I have often experienced the effect of this twofold feature in the language of China—uniform to the eye, multiform to the ear—even in the comparatively limited range of my missionary itinerations in the province of Che-kiang. I have lain down to rest in the mission-boat at night amid the familiar sounds of the Ningpo dialect, or but a very slight variation of it, spoken by the passers to and fro on the banks of the canal; and in the morning I have waked up to find my boat threading its way through the crowded parts of a large city, all alive with market-people, and the shreds of their conversation which I could overhear scarcely intelligible from the variation of dialect. Yet here, over every shop, painted or cut on horizontal boards, or on signs swinging in the wind by the door, or painted again on the whitewashed walls of streets aad private houses, the same picturesque Chinese characters, with the sight of which I was familiar in Ningpo, entirely unchanged in form, conveyed the same meaning, and precisely the same idea, to the speakers of this different dialect. And still more striking was the impression produced by this peculiarity in the languages of China, when, on a tour for my health, I visited Fuh-chau and Amoy, or, last spring, on my return voyage, when I spent a few days in Hong-kong and Singapore. In these places the spoken language was absolutely unintelligible, not only to myself, but also to the ear of our Chinese Ningpo servant, who accompanied us; and yet their shop-signs, and bills and proclamations posted on the walls, spoke intelligibly to the eye, and spoke Chinese.

Dataset:
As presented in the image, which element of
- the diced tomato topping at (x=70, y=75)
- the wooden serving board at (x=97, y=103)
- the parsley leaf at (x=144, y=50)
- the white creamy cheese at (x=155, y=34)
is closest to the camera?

Short exercise 1:
Decide whether each statement agrees with the text on written and spoken Chinese, answering yes or no and quoting the deciding words of the text: (a) In Hong-kong and Singapore, the Ningpo servant could follow the spoken language. (b) The characters on the shop signs in the large city had the same form as those seen in Ningpo. (c) The visit to Fuh-chau and Amoy took place on a tour for health.
Short exercise 2:
Report how many lines of the entries contain the string "presented". Case counts; give only the number.

Correct response 1:
(a) No: "absolutely unintelligible, not only to myself, but also to the ear of our Chinese Ningpo servant, who accompanied us"
(b) Yes: "entirely unchanged in form"
(c) Yes: "on a tour for my health, I visited Fuh-chau and Amoy"

Correct response 2:
1